The thing that burns me up is so many people’s inability to see non-belief in other than explicitly religious terms. That’s when you get the “Your religion is secularism!” or “Science is your religion!” bullshit — it’s just not possible for some people to imagine a life absent of religion, so they have to create these false equivalences, which uncoincidentally set up battlegrounds so they can feel they’re fighting a noble holy war.
The all-or-nothing perspective is also grating. Until I hear someone saying, “Happy holidays–unless your holiday is that fucking Christmas,” I will continue to be astounded that people actually think that the mere act of recognizing other traditions is a direct hit on their own.
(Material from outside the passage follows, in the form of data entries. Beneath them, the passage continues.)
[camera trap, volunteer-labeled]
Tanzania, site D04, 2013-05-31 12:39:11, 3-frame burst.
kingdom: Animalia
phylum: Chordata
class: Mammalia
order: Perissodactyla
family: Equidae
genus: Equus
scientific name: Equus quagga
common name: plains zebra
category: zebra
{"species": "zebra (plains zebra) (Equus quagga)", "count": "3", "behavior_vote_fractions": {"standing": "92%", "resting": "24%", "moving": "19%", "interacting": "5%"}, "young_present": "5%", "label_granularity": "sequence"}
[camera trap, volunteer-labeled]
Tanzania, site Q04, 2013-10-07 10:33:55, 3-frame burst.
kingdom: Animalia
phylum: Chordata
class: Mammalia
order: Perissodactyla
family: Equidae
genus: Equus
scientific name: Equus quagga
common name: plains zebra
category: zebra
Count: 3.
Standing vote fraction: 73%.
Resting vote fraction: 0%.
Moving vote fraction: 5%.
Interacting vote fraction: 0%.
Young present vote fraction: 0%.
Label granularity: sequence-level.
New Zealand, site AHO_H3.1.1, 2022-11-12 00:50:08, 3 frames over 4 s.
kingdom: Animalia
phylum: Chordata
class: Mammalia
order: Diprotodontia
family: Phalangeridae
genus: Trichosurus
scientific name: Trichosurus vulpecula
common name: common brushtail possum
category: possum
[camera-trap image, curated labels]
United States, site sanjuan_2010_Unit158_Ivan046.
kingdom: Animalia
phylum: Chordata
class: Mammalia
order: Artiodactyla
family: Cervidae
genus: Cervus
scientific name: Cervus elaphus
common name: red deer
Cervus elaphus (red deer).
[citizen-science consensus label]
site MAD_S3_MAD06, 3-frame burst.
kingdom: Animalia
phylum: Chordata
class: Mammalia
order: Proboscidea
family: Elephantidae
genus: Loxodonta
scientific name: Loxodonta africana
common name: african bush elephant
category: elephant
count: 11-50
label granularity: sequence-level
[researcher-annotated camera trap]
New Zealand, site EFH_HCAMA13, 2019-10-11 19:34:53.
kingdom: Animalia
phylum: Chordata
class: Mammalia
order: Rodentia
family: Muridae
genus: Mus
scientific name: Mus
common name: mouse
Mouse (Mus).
Freaking the hell out at/vehicular stalking of a bus with an atheistic message is just another example of this.
Michael D.
Two things:
1. I hate when people say, “Have a blessed day” at the end of a conversation or, “Bless you” when I sneeze. But I’ve learned to smile and ignore it. No one is hurting me and it makes them feel better. The only thing I hate is that I realize they actually believe everyone else wants to hear this.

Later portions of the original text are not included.